En effet, nous avons eu droit, courant janvier, à la divulgation d' On n'y échappe pas, légendaire (dans le sens littéral du mot tant je doutais de son existence véritable) projet inachevé de Série Noire, terminé pour l'occasion par des tiers adeptes de l'exercice de style, mais aussi à l'adaptation successive, en bande-dessinée, des quatre romans signés Vernon Sullivan. L'initiative est louable tant le format s'y prête à merveille, et pas uniquement parce qu'il coûte moins cher que le cinéma pour recréer cette Amérique fantasmée qui n'a de cesse de fasciner.
De ces albums, J'irai cracher sur vos tombes est le plus réussi. Sans doute parce qu'il reste fidèle et pur face au matériau de base, le plus abouti, cru, et célèbre du quatuor sullivanien. En effet, ce bouquin est, à juste titre, indissociable de sa dimension scandaleuse: cette histoire de vengeance par procuration, dans laquelle le protagoniste « noir à la peau blanche » séduit et salit deux jeunes filles de la Haute Société, tout en se mêlant aux autochtones (femelles de préférence) en se vautrant dans la luxure la plus totale, a finalement beaucoup été dénaturée dans le temps en raison des scandales qu'elle a engendré à son époque, et qui poursuivirent, hélas, son auteur jusque dans un cinéma par une certaine matinée de juin 59...

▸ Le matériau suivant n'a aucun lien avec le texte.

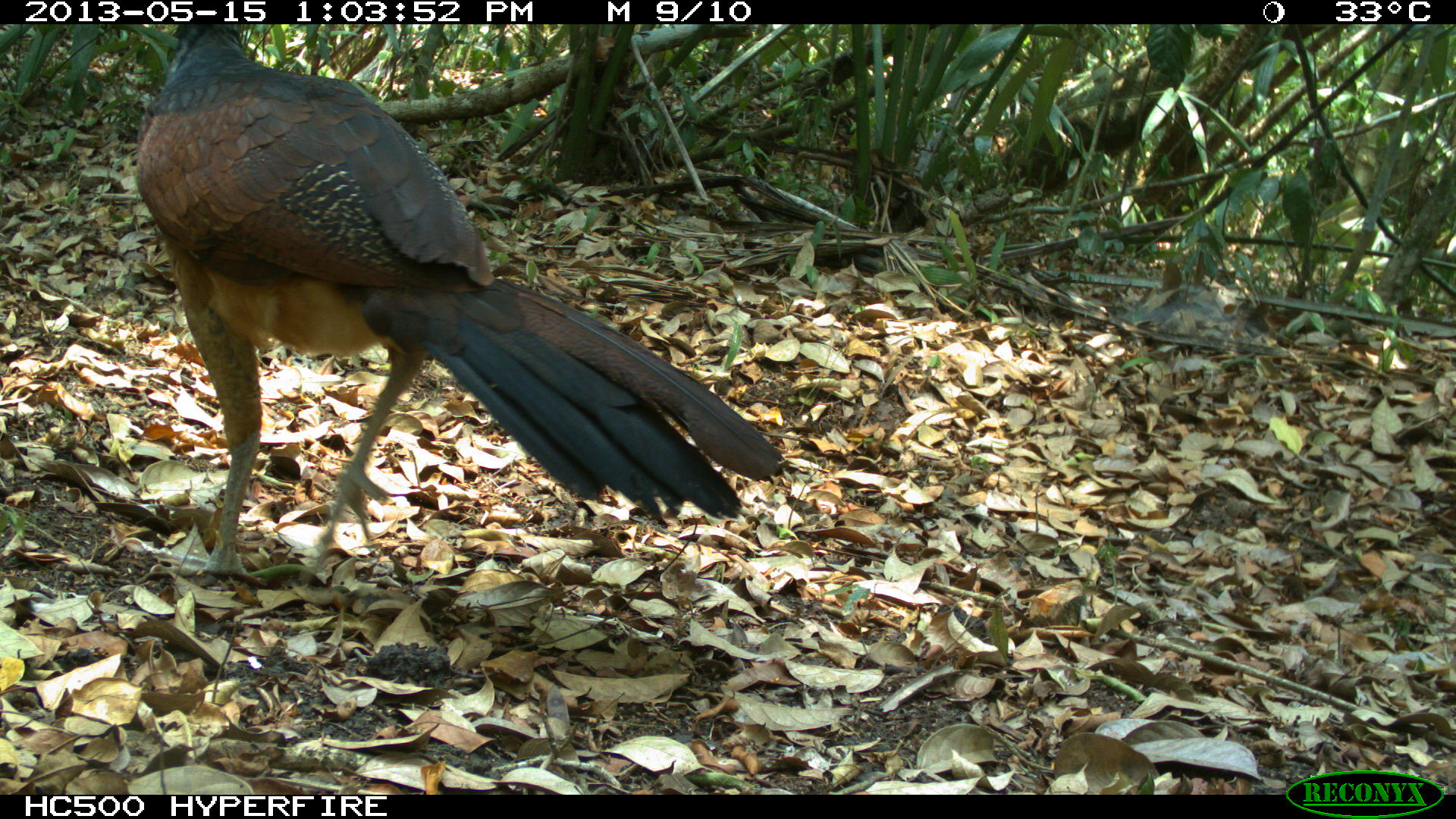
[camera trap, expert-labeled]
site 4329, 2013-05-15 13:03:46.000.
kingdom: Animalia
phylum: Chordata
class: Aves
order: Galliformes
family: Cracidae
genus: Crax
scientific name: Crax rubra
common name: great curassow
Crax rubra (great curassow), count 4.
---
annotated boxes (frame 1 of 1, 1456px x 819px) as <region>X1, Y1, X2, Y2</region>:
crax rubra: <region>129, 23, 780, 579</region>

Avec cette transposition, retour au texte, et exit le Joe Grant (prononcez Joey Grant) de l'adaptation cinématographique, contre laquelle, du reste, je n'ai rien, et retrouvez le fameux Lee Anderson en version dessinée, plus incarné que jamais. Le trait, d'une précision remarquable, fonctionne à merveille, et la ville de Buckton, dans laquelle je me suis rendu de nombreuses fois en imagination depuis mon adolescence, prend vie sous nos yeux, de même que ses habitants sinistres et débauchés. Il me semble aussi que la quasi-totalité des mots qui composent le roman sont présents d'une manière ou d'une autre, qui se retrouve ici pour ainsi dire vampirisé. C'est, à mon sens, la grande réussite de cette entreprise, et la raison pour laquelle j'ai été subjugué par la lecture de ces planches.

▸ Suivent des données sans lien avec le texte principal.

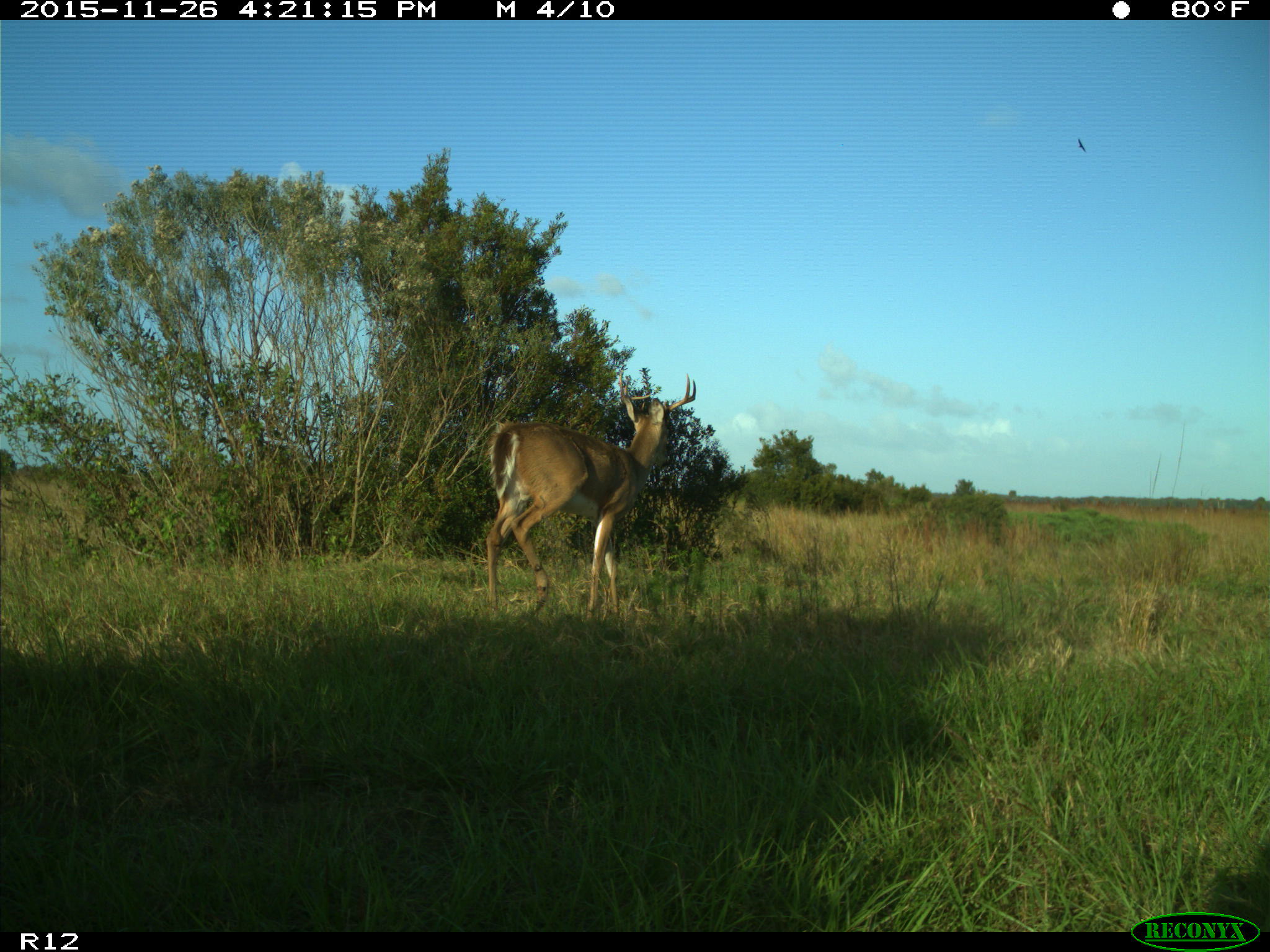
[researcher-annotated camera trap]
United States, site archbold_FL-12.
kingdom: Animalia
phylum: Chordata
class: Mammalia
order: Artiodactyla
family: Cervidae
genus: Odocoileus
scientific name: Odocoileus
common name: deer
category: unidentified deer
Unidentified deer (deer) (Odocoileus).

Effectivement, si comme pour moi, J'irai cracher sur vos tombes représente quelque chose de l'ordre de la première expérience sexuelle, et je sais que ce sentiment court sur plusieurs générations (cf. Le Souffle au cœur de Louis Malle), voir ces scènes érotiques, mais pas que, se matérialiser au fil de ces pages m'a donné l'impression étrange d'avoir accès à des fantasmes issus de ma jeunesse, et j'ai du me frotter les yeux à plusieurs reprises tant j'étais incrédule devant ce qui était imprimé !
Quoi qu'il en soit, rares sont les œuvres a parvenir à générer pareil effet, alors, peut-être que je me suis un peu emballé, mais sachez que cet avis vient du cœur, ou peut-être d'un peu plus bas...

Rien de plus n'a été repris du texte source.